> [PROBLEM DESCRIPTION]:
An exact copy of every record is required.

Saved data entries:

● ● ● ● ● ● ●

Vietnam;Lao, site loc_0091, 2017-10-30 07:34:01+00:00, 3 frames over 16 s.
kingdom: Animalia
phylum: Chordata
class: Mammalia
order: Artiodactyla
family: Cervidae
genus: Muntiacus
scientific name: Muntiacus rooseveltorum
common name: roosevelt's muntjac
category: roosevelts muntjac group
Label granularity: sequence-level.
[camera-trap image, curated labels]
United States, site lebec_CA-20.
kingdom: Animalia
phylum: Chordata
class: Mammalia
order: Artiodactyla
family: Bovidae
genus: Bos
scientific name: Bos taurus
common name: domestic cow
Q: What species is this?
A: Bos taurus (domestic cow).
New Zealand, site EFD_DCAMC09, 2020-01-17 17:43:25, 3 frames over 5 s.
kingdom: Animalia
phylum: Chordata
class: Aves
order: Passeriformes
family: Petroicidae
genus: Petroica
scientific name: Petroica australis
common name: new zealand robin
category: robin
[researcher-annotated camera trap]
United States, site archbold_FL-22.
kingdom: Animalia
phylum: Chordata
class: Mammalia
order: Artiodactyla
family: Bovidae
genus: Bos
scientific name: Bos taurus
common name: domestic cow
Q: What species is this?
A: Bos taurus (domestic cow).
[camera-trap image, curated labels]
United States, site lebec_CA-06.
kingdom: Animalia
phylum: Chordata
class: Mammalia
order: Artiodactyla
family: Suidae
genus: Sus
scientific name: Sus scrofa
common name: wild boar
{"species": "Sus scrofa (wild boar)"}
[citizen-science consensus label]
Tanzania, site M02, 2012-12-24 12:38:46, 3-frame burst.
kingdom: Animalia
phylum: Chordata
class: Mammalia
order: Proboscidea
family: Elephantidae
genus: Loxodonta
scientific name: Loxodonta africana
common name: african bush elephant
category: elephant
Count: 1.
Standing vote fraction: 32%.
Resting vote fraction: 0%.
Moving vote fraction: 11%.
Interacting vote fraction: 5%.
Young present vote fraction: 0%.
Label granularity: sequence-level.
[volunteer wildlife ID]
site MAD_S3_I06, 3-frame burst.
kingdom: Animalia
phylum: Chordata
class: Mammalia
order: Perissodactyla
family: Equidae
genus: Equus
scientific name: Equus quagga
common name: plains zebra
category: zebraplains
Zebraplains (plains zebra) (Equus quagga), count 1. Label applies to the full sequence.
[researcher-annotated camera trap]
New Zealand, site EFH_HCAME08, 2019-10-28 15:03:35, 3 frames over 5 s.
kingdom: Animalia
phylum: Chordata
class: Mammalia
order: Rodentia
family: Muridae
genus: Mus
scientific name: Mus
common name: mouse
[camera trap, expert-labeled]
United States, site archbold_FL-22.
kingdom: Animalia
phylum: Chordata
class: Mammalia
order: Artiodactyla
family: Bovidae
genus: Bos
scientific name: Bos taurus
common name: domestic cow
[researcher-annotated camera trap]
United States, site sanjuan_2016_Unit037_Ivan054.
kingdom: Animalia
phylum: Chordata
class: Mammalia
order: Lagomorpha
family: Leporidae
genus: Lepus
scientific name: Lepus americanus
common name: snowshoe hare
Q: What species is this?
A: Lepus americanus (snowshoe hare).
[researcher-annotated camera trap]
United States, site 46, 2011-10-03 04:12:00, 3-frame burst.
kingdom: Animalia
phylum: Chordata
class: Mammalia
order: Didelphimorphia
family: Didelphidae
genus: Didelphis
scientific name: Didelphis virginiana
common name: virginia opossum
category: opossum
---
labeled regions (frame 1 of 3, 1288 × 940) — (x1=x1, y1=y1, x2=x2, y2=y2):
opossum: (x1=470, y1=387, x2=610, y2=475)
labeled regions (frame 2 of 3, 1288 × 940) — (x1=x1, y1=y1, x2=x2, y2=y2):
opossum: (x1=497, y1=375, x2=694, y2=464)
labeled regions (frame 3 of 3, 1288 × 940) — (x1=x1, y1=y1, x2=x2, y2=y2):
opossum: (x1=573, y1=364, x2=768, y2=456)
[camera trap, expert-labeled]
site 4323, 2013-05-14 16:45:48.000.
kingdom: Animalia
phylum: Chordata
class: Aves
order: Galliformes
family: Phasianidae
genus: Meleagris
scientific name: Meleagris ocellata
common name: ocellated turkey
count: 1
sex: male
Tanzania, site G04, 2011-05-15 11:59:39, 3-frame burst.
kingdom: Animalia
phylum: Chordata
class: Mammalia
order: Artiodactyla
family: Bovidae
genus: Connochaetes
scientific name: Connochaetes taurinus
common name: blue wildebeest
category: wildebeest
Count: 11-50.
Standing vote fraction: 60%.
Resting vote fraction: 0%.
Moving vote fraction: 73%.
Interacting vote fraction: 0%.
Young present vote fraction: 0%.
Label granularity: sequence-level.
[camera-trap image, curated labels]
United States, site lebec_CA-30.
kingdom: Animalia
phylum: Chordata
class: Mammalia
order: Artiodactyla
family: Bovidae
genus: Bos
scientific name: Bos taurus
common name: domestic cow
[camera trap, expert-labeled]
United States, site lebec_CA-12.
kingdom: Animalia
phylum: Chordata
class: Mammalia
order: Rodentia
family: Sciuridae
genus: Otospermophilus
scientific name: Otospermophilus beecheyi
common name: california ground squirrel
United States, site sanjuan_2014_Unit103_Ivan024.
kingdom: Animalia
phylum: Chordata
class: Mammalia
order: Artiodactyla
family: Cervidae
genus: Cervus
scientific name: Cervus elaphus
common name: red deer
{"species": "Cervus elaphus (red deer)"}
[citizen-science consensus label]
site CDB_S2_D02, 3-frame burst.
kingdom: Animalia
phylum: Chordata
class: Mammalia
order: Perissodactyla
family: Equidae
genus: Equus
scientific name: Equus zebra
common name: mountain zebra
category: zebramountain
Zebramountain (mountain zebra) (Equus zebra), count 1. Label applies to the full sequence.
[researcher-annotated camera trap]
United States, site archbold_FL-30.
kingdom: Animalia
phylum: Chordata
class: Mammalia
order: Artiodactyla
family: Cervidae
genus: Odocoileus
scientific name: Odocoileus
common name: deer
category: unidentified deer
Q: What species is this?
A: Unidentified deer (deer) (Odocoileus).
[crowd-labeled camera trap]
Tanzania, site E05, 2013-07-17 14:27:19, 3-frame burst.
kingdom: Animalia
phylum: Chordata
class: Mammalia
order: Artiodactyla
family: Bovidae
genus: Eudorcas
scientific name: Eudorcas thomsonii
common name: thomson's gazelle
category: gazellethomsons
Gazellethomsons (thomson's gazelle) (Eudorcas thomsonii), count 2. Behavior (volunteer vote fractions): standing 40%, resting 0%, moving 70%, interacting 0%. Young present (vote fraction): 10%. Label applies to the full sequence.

● ● ● ● ● ● ●

> [ANSWER SECTION]:
Vietnam;Lao, site loc_0091, 2017-10-30 07:34:01+00:00, 3 frames over 16 s.
kingdom: Animalia
phylum: Chordata
class: Mammalia
order: Artiodactyla
family: Cervidae
genus: Muntiacus
scientific name: Muntiacus rooseveltorum
common name: roosevelt's muntjac
category: roosevelts muntjac group
Label granularity: sequence-level.
[camera-trap image, curated labels]
United States, site lebec_CA-20.
kingdom: Animalia
phylum: Chordata
class: Mammalia
order: Artiodactyla
family: Bovidae
genus: Bos
scientific name: Bos taurus
common name: domestic cow
Q: What species is this?
A: Bos taurus (domestic cow).
New Zealand, site EFD_DCAMC09, 2020-01-17 17:43:25, 3 frames over 5 s.
kingdom: Animalia
phylum: Chordata
class: Aves
order: Passeriformes
family: Petroicidae
genus: Petroica
scientific name: Petroica australis
common name: new zealand robin
category: robin
[researcher-annotated camera trap]
United States, site archbold_FL-22.
kingdom: Animalia
phylum: Chordata
class: Mammalia
order: Artiodactyla
family: Bovidae
genus: Bos
scientific name: Bos taurus
common name: domestic cow
Q: What species is this?
A: Bos taurus (domestic cow).
[camera-trap image, curated labels]
United States, site lebec_CA-06.
kingdom: Animalia
phylum: Chordata
class: Mammalia
order: Artiodactyla
family: Suidae
genus: Sus
scientific name: Sus scrofa
common name: wild boar
{"species": "Sus scrofa (wild boar)"}
[citizen-science consensus label]
Tanzania, site M02, 2012-12-24 12:38:46, 3-frame burst.
kingdom: Animalia
phylum: Chordata
class: Mammalia
order: Proboscidea
family: Elephantidae
genus: Loxodonta
scientific name: Loxodonta africana
common name: african bush elephant
category: elephant
Count: 1.
Standing vote fraction: 32%.
Resting vote fraction: 0%.
Moving vote fraction: 11%.
Interacting vote fraction: 5%.
Young present vote fraction: 0%.
Label granularity: sequence-level.
[volunteer wildlife ID]
site MAD_S3_I06, 3-frame burst.
kingdom: Animalia
phylum: Chordata
class: Mammalia
order: Perissodactyla
family: Equidae
genus: Equus
scientific name: Equus quagga
common name: plains zebra
category: zebraplains
Zebraplains (plains zebra) (Equus quagga), count 1. Label applies to the full sequence.
[researcher-annotated camera trap]
New Zealand, site EFH_HCAME08, 2019-10-28 15:03:35, 3 frames over 5 s.
kingdom: Animalia
phylum: Chordata
class: Mammalia
order: Rodentia
family: Muridae
genus: Mus
scientific name: Mus
common name: mouse
[camera trap, expert-labeled]
United States, site archbold_FL-22.
kingdom: Animalia
phylum: Chordata
class: Mammalia
order: Artiodactyla
family: Bovidae
genus: Bos
scientific name: Bos taurus
common name: domestic cow
[researcher-annotated camera trap]
United States, site sanjuan_2016_Unit037_Ivan054.
kingdom: Animalia
phylum: Chordata
class: Mammalia
order: Lagomorpha
family: Leporidae
genus: Lepus
scientific name: Lepus americanus
common name: snowshoe hare
Q: What species is this?
A: Lepus americanus (snowshoe hare).
[researcher-annotated camera trap]
United States, site 46, 2011-10-03 04:12:00, 3-frame burst.
kingdom: Animalia
phylum: Chordata
class: Mammalia
order: Didelphimorphia
family: Didelphidae
genus: Didelphis
scientific name: Didelphis virginiana
common name: virginia opossum
category: opossum
---
labeled regions (frame 1 of 3, 1288 × 940) — (x1=x1, y1=y1, x2=x2, y2=y2):
opossum: (x1=470, y1=387, x2=610, y2=475)
labeled regions (frame 2 of 3, 1288 × 940) — (x1=x1, y1=y1, x2=x2, y2=y2):
opossum: (x1=497, y1=375, x2=694, y2=464)
labeled regions (frame 3 of 3, 1288 × 940) — (x1=x1, y1=y1, x2=x2, y2=y2):
opossum: (x1=573, y1=364, x2=768, y2=456)
[camera trap, expert-labeled]
site 4323, 2013-05-14 16:45:48.000.
kingdom: Animalia
phylum: Chordata
class: Aves
order: Galliformes
family: Phasianidae
genus: Meleagris
scientific name: Meleagris ocellata
common name: ocellated turkey
count: 1
sex: male
Tanzania, site G04, 2011-05-15 11:59:39, 3-frame burst.
kingdom: Animalia
phylum: Chordata
class: Mammalia
order: Artiodactyla
family: Bovidae
genus: Connochaetes
scientific name: Connochaetes taurinus
common name: blue wildebeest
category: wildebeest
Count: 11-50.
Standing vote fraction: 60%.
Resting vote fraction: 0%.
Moving vote fraction: 73%.
Interacting vote fraction: 0%.
Young present vote fraction: 0%.
Label granularity: sequence-level.
[camera-trap image, curated labels]
United States, site lebec_CA-30.
kingdom: Animalia
phylum: Chordata
class: Mammalia
order: Artiodactyla
family: Bovidae
genus: Bos
scientific name: Bos taurus
common name: domestic cow
[camera trap, expert-labeled]
United States, site lebec_CA-12.
kingdom: Animalia
phylum: Chordata
class: Mammalia
order: Rodentia
family: Sciuridae
genus: Otospermophilus
scientific name: Otospermophilus beecheyi
common name: california ground squirrel
United States, site sanjuan_2014_Unit103_Ivan024.
kingdom: Animalia
phylum: Chordata
class: Mammalia
order: Artiodactyla
family: Cervidae
genus: Cervus
scientific name: Cervus elaphus
common name: red deer
{"species": "Cervus elaphus (red deer)"}
[citizen-science consensus label]
site CDB_S2_D02, 3-frame burst.
kingdom: Animalia
phylum: Chordata
class: Mammalia
order: Perissodactyla
family: Equidae
genus: Equus
scientific name: Equus zebra
common name: mountain zebra
category: zebramountain
Zebramountain (mountain zebra) (Equus zebra), count 1. Label applies to the full sequence.
[researcher-annotated camera trap]
United States, site archbold_FL-30.
kingdom: Animalia
phylum: Chordata
class: Mammalia
order: Artiodactyla
family: Cervidae
genus: Odocoileus
scientific name: Odocoileus
common name: deer
category: unidentified deer
Q: What species is this?
A: Unidentified deer (deer) (Odocoileus).
[crowd-labeled camera trap]
Tanzania, site E05, 2013-07-17 14:27:19, 3-frame burst.
kingdom: Animalia
phylum: Chordata
class: Mammalia
order: Artiodactyla
family: Bovidae
genus: Eudorcas
scientific name: Eudorcas thomsonii
common name: thomson's gazelle
category: gazellethomsons
Gazellethomsons (thomson's gazelle) (Eudorcas thomsonii), count 2. Behavior (volunteer vote fractions): standing 40%, resting 0%, moving 70%, interacting 0%. Young present (vote fraction): 10%. Label applies to the full sequence.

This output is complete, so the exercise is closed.